Exercise – Reproduce the text of the records below word for word, leaving out the pictures.

** Start Entries supplied **

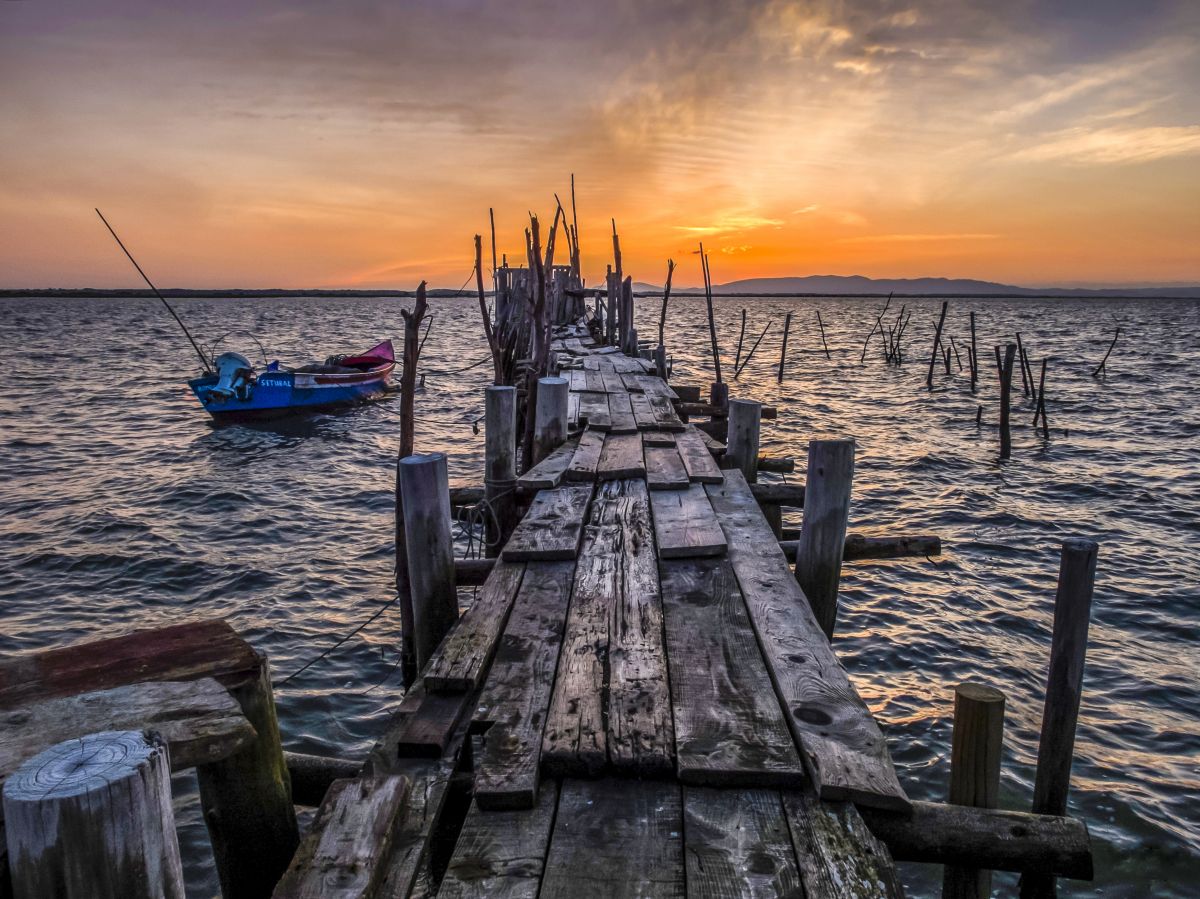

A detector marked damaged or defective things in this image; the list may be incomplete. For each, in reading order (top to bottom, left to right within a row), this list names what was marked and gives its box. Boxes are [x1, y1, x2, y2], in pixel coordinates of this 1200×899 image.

broken dock plank [500, 486, 592, 564]
broken dock plank [516, 438, 580, 488]
broken dock plank [564, 430, 600, 482]
broken dock plank [592, 432, 644, 482]
broken dock plank [644, 448, 688, 492]
broken dock plank [652, 482, 728, 560]
broken dock plank [676, 428, 720, 486]
broken dock plank [426, 564, 528, 696]
broken dock plank [474, 560, 576, 812]
broken dock plank [604, 482, 672, 776]
broken dock plank [656, 560, 808, 792]
broken dock plank [704, 474, 908, 812]
broken dock plank [276, 772, 412, 899]
broken dock plank [438, 780, 560, 899]
broken dock plank [540, 780, 684, 899]
broken dock plank [684, 788, 796, 899]
broken dock plank [788, 792, 900, 896]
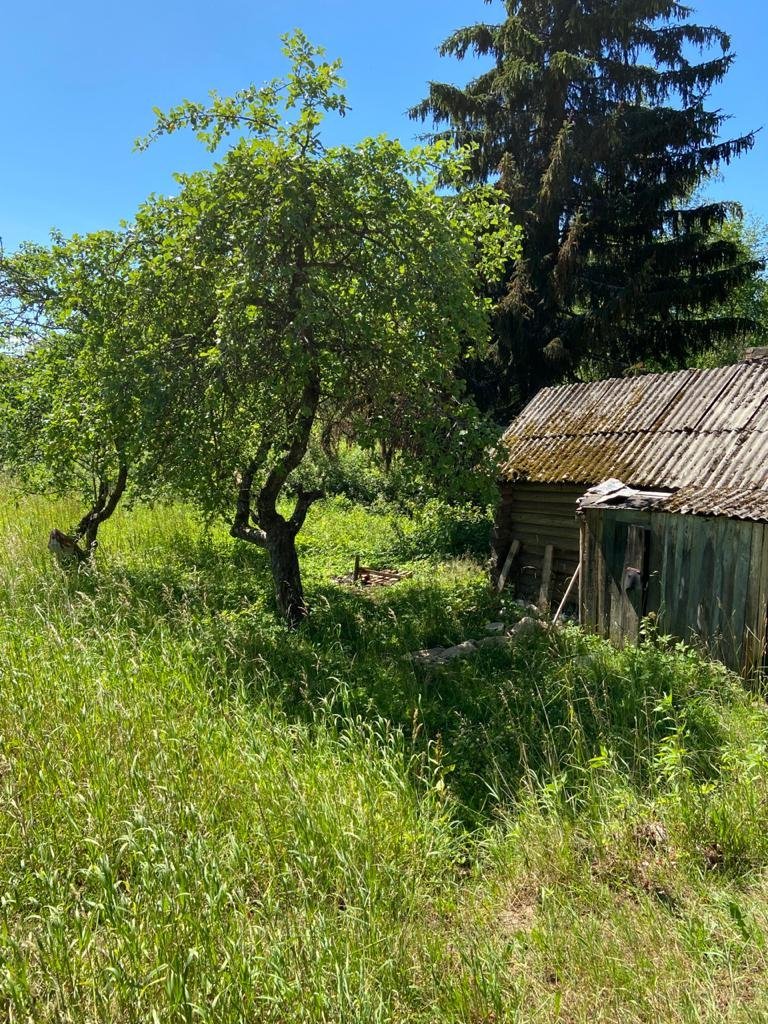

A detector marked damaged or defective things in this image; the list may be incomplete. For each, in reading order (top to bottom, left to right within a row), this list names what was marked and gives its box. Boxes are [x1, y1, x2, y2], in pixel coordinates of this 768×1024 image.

rusty roof sheet [499, 364, 768, 499]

** End Entries supplied **

Task output –
A detector marked damaged or defective things in this image; the list may be incomplete. For each, in reading order (top to bottom, left to right within a row), this list names what was marked and gives its box. Boxes are [x1, y1, x2, y2], in pixel coordinates of this 1200×899 image.

broken dock plank [500, 486, 592, 564]
broken dock plank [516, 438, 580, 488]
broken dock plank [564, 430, 600, 482]
broken dock plank [592, 432, 644, 482]
broken dock plank [644, 448, 688, 492]
broken dock plank [652, 482, 728, 560]
broken dock plank [676, 428, 720, 486]
broken dock plank [426, 564, 528, 696]
broken dock plank [474, 560, 576, 812]
broken dock plank [604, 482, 672, 776]
broken dock plank [656, 560, 808, 792]
broken dock plank [704, 474, 908, 812]
broken dock plank [276, 772, 412, 899]
broken dock plank [438, 780, 560, 899]
broken dock plank [540, 780, 684, 899]
broken dock plank [684, 788, 796, 899]
broken dock plank [788, 792, 900, 896]

A detector marked damaged or defective things in this image; the list may be incomplete. For each, in reading order (top to bottom, left to right within a row), this list names what was marked and gives its box. Boxes are [x1, y1, x2, y2], in pixel coordinates of this 768×1024 image.

rusty roof sheet [499, 364, 768, 499]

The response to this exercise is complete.